### REQUIRED ACTIONS
• a. Please duplicate the part of the data masking post that opens with the words containing "Deterministic data masking" and closes with "future test runs.".
• b. Name each step of the process that the data masking post says it will follow on the staging instance WIN2019.

Static data masking is the process of de-identifying sensitive data-at-rest within the tables of your Database. It is typically used to provide realistic, Production-like data into non-Production environments like Dev and Test, and even sets that are given to 3rd parties. This relies on retaining non-sensitive business specific fields within rows and taking anything considered PII (Personally Identifiable Information) or PHI (Protected Health Information) and either scrambling or replacing it with similar but ultimately false data.

Deterministic data masking is the process of masking data with values in a repeatable way, such that it will give the same value when masked in any and all future runs on any value that matches and will create a new record for values which have not been previously masked. An example of this would be if you were to mask “Chris Unwin” to “Brad Pitt”, it should appear as “Brad Pitt” not only in our (for example) dbo.Contacts table but also all associated tables (regardless of PKFK relationships at the DB level) and every single run should provide the same output. This is useful for building up familiarity with the data and utilizing for future test runs.

Now. I should caveat this blog post (you’ll find I’m always caveating my posts) with the fact that deterministic masking does have it’s benefits but the very idea that one thing should always become another, in my eyes, is inherently less secure than something that always gets de-identified to a different value. As such, I will always recommend that where possible, masking runs should produce differing values. Deterministic masking is also compute heavy because instead of simply randomizing in values, it will have to check up front the value to be replaced and then replace it with the corresponding value, another potential downside if speed is a key driver in the process you’re trying to put in place.

Most masking tools either support deterministic masking directly (*cough* dbatools.io *cough*) or require a little bit of configuration to get started, but it is a workflow that should be catered for, for those who need it. So here is a quick getting started guide for deterministic masking, if you’re writing your own scripts or (as I will in this example) you’re using Data Masker for SQL Server from Redgate.

Step 0 – Figure out where you’re going to do the masking

There are lots of different ways to move data around and get things masked before exposing it to development and testing teams (or handing it to 3rd parties). In this example, I’m going to assume that the only thing I have available to me is a backup and restore process for moving data around, nothing fancy like SQL Clone to help.

So for this I will assume I have a staging instance somewhere that I can use as part of this process, lets call it WIN2019 and the process I’m going to follow is:

  • Restore a full .bak file to WIN2019
  • Carry out the data masking process on this instance
  • Backup the masked DB
  • Move the new .bak into lower environments (restore / make available to Devs)

Step 1 – Map it for multiple future runs

The first problem you have to contend with is needing to maintain a record of how we want to mask things. If we always want to mask the credit card number 3422-567157-24797 to be 3488-904546-46471 then we need to have a place this is stored. The question to ask ourselves here though is WHAT needs to be recorded. There is a huge difference between:

CreditCardBeforeCreditCardAfter
3422-567157-24797 3488-904546-46471

And

CustomerIDCreditCardAfter
1000000001 3488-904546-46471

The latter is obviously far preferable because it does not contain any sensitive PII – it is purely the masked value and a non-sensitive CustomerID which only really makes sense within the company or is a system identifier.

### DATA SEGMENT
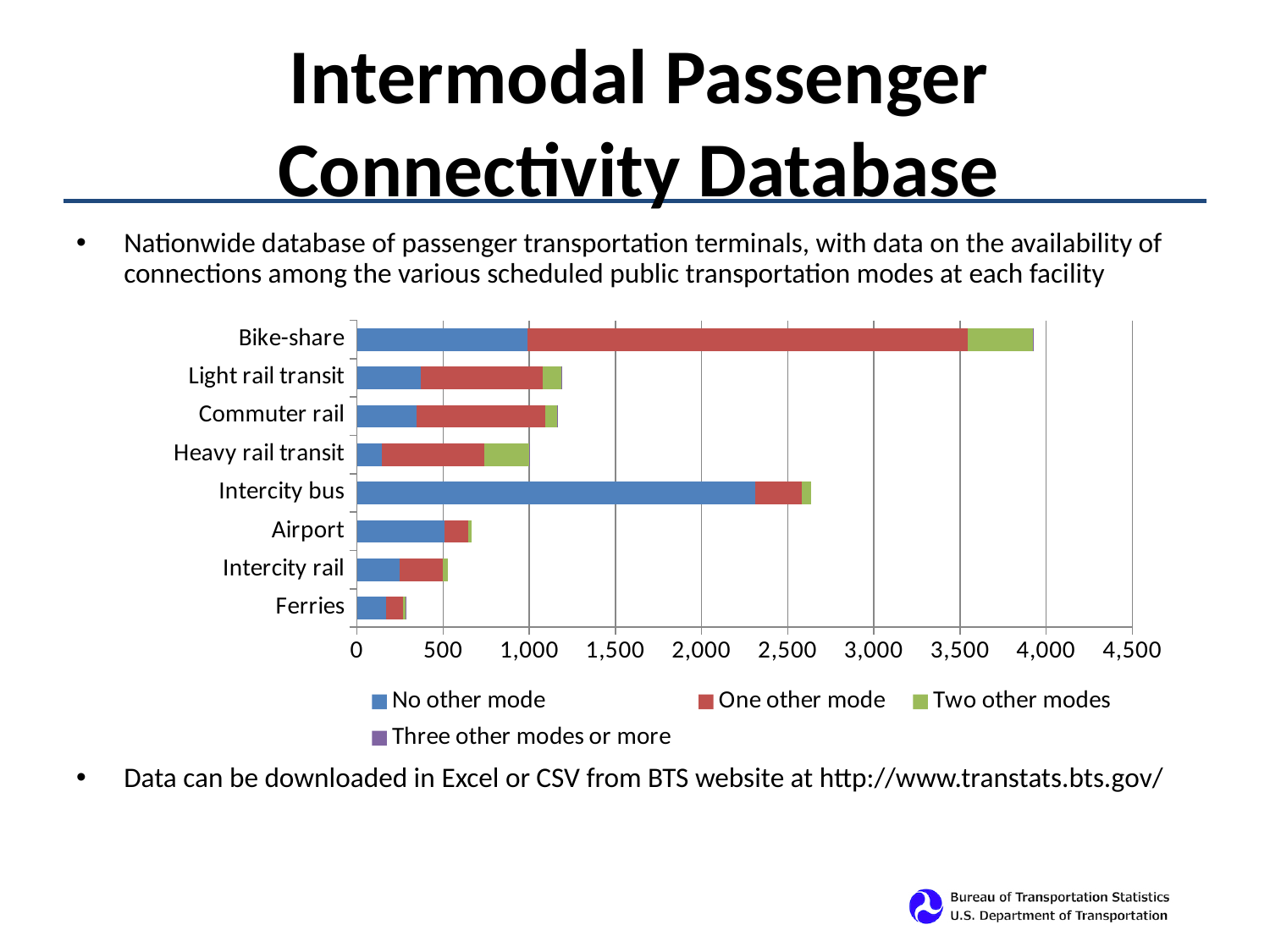
Which category has the longest total bar? Bike-share Is the total bar for Bike-share greater or less than 3,500? greater Which has a longer total bar, Airport or Ferries? Airport Is the 'No other mode' segment for Intercity bus greater or less than 2,000? greater How many categories are plotted on the chart? 8 Is the total bar for Light rail transit greater or less than 1,000? greater Which category has the shortest total bar? Ferries Which has a longer total bar, Intercity bus or Heavy rail transit? Intercity bus Which legend entry is shown in red? One other mode What kind of chart is shown on the slide? Stacked bar chart How many series does the chart's legend list? 4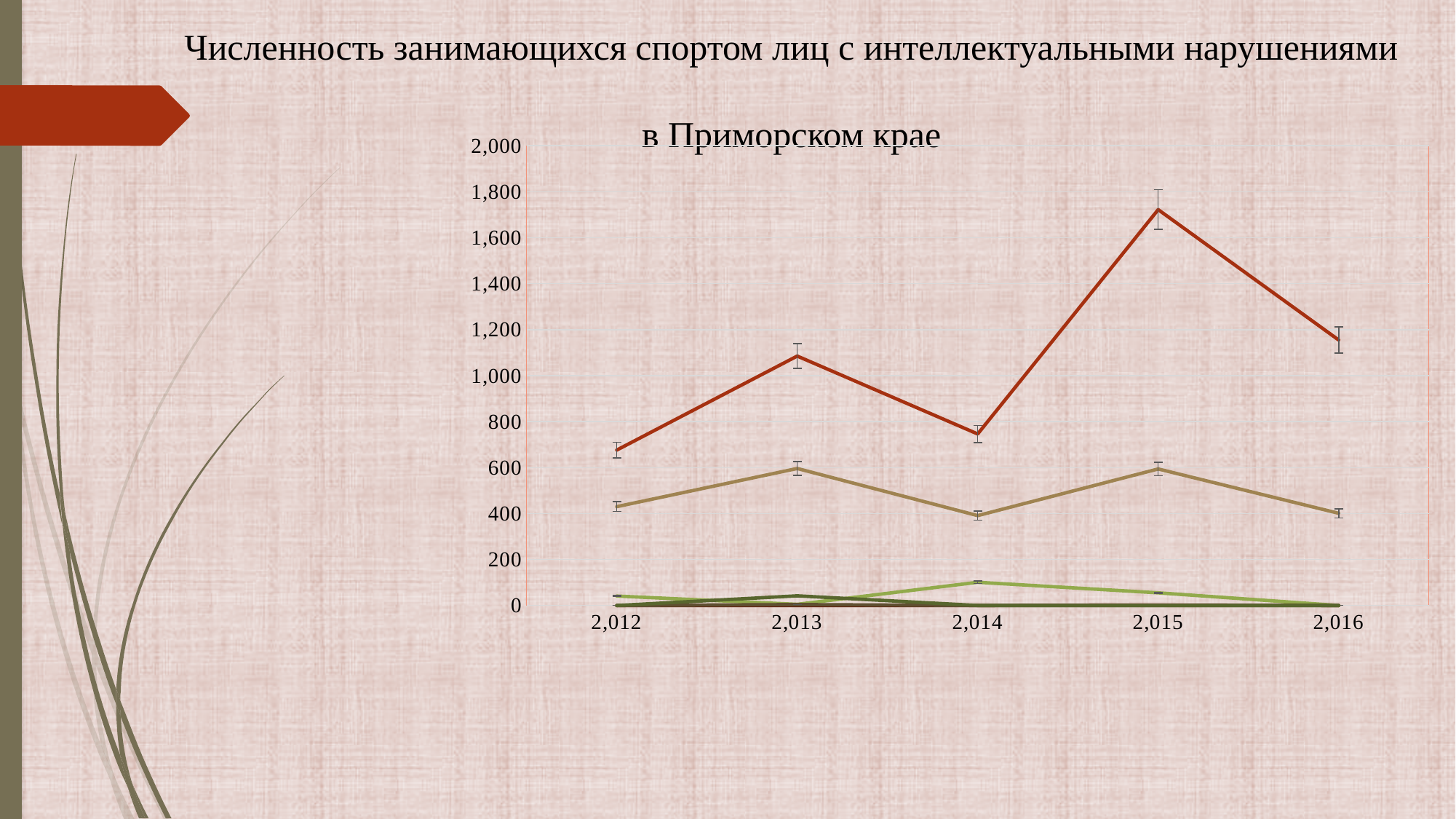
What kind of chart is shown on the slide? line chart Is the value of the tan (light brown) line in 2,012 greater or less than 600? less In which year does the red line have its lowest value? 2,012 What is the title of the chart? Численность занимающихся спортом лиц с интеллектуальными нарушениями в Приморском крае Is the value of the red line in 2,014 greater or less than 800? less What is the highest value shown on the y axis? 2,000 Is the value of the red line in 2,015 greater or less than 1,600? greater In which year does the red line reach its highest value? 2,015 Which line has the larger value in 2,015, the red line or the tan (light brown) line? the red line How many years are shown along the x axis? 5 Does the red line rise or fall from 2,015 to 2,016? fall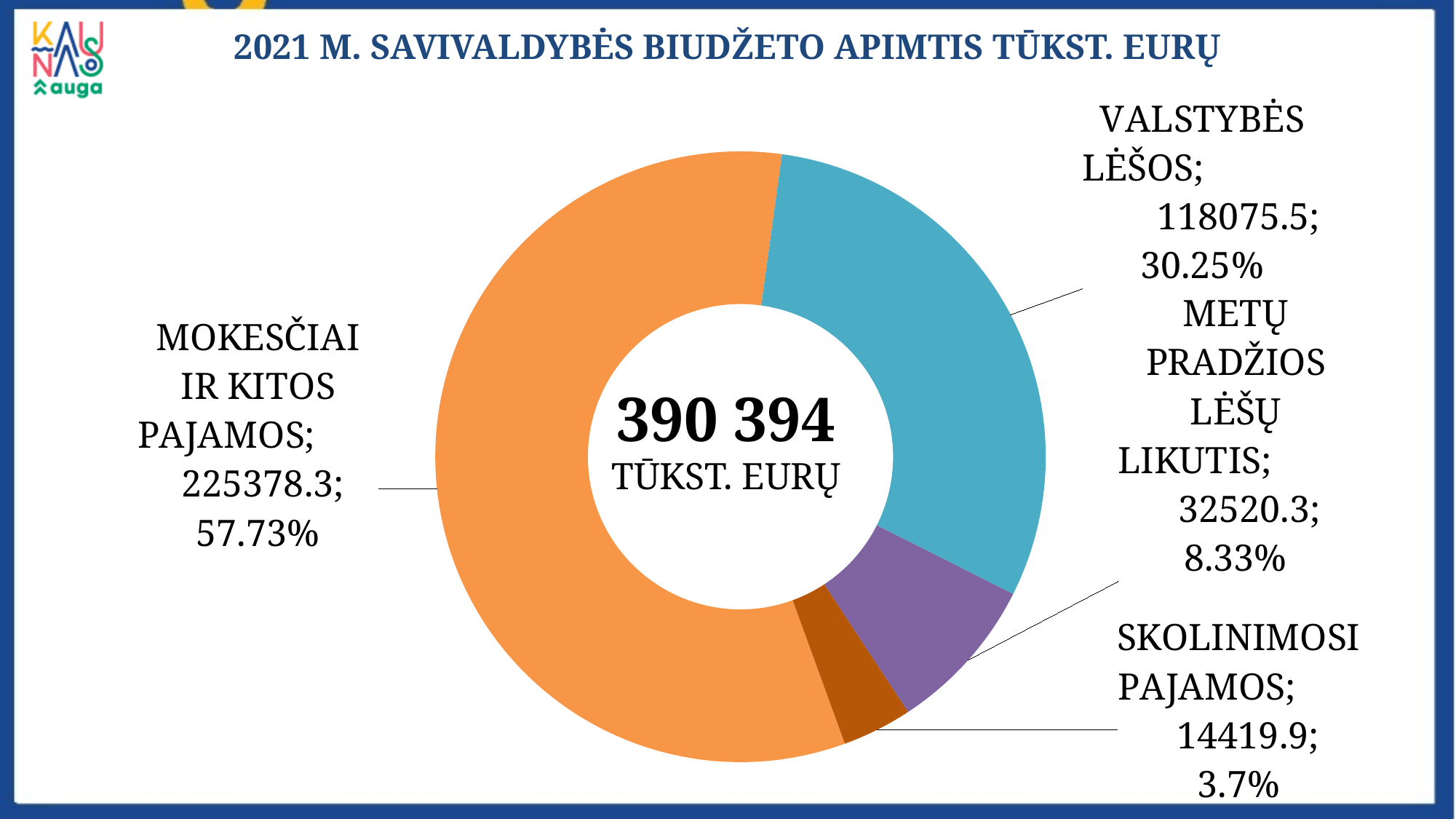
What is the value for METŲ PRADŽIOS LĖŠŲ LIKUTIS? 32520.3 What kind of chart is shown on the slide? Doughnut (pie) chart What share of the chart does VALSTYBĖS LĖŠOS represent? 30.25% What is the value for MOKESČIAI IR KITOS PAJAMOS? 225378.3 What share of the chart does SKOLINIMOSI PAJAMOS represent? 3.7% How many categories are shown in the chart? 4 What is the value for VALSTYBĖS LĖŠOS? 118075.5 What is the difference between MOKESČIAI IR KITOS PAJAMOS and VALSTYBĖS LĖŠOS? 107302.8 What is the value for SKOLINIMOSI PAJAMOS? 14419.9 Which category has the largest slice? MOKESČIAI IR KITOS PAJAMOS Which category has the smallest slice? SKOLINIMOSI PAJAMOS What total value is shown in the centre of the chart? 390 394 TŪKST. EURŲ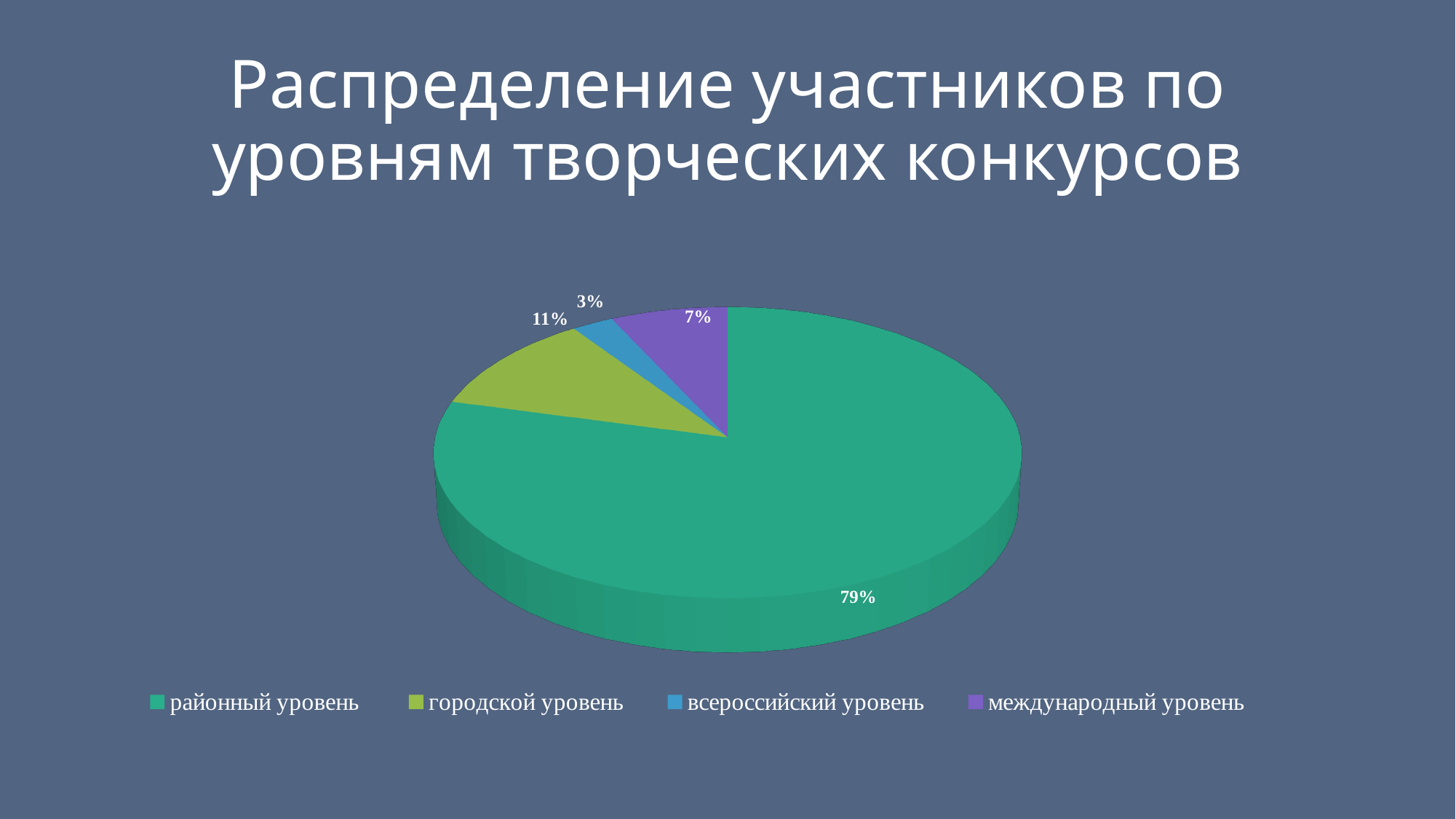
What share of participants is at the всероссийский уровень? 3% What kind of chart is shown on the slide? pie chart Which has a larger share: городской уровень or международный уровень? городской уровень Which level has the largest share of participants? районный уровень What share of participants is at the международный уровень? 7% What is the difference in percentage points between the районный уровень and the городской уровень? 68 What is the title of the chart? Распределение участников по уровням творческих конкурсов What share of participants is at the городской уровень? 11% How many categories does the pie chart show? 4 What is the difference in percentage points between the международный уровень and the всероссийский уровень? 4 Which level has the smallest share of participants? всероссийский уровень What share of participants is at the районный уровень? 79%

### SOLVED TASKS
• a.
Deterministic data masking is the process of masking data with values in a repeatable way, such that it will give the same value when masked in any and all future runs on any value that matches and will create a new record for values which have not been previously masked. An example of this would be if you were to mask “Chris Unwin” to “Brad Pitt”, it should appear as “Brad Pitt” not only in our (for example) dbo.Contacts table but also all associated tables (regardless of PKFK relationships at the DB level) and every single run should provide the same output. This is useful for building up familiarity with the data and utilizing for future test runs.

• b.
- Restore a full .bak file to WIN2019
- Carry out the data masking process on this instance
- Backup the masked DB
- Move the new .bak into lower environments (restore / make available to Devs)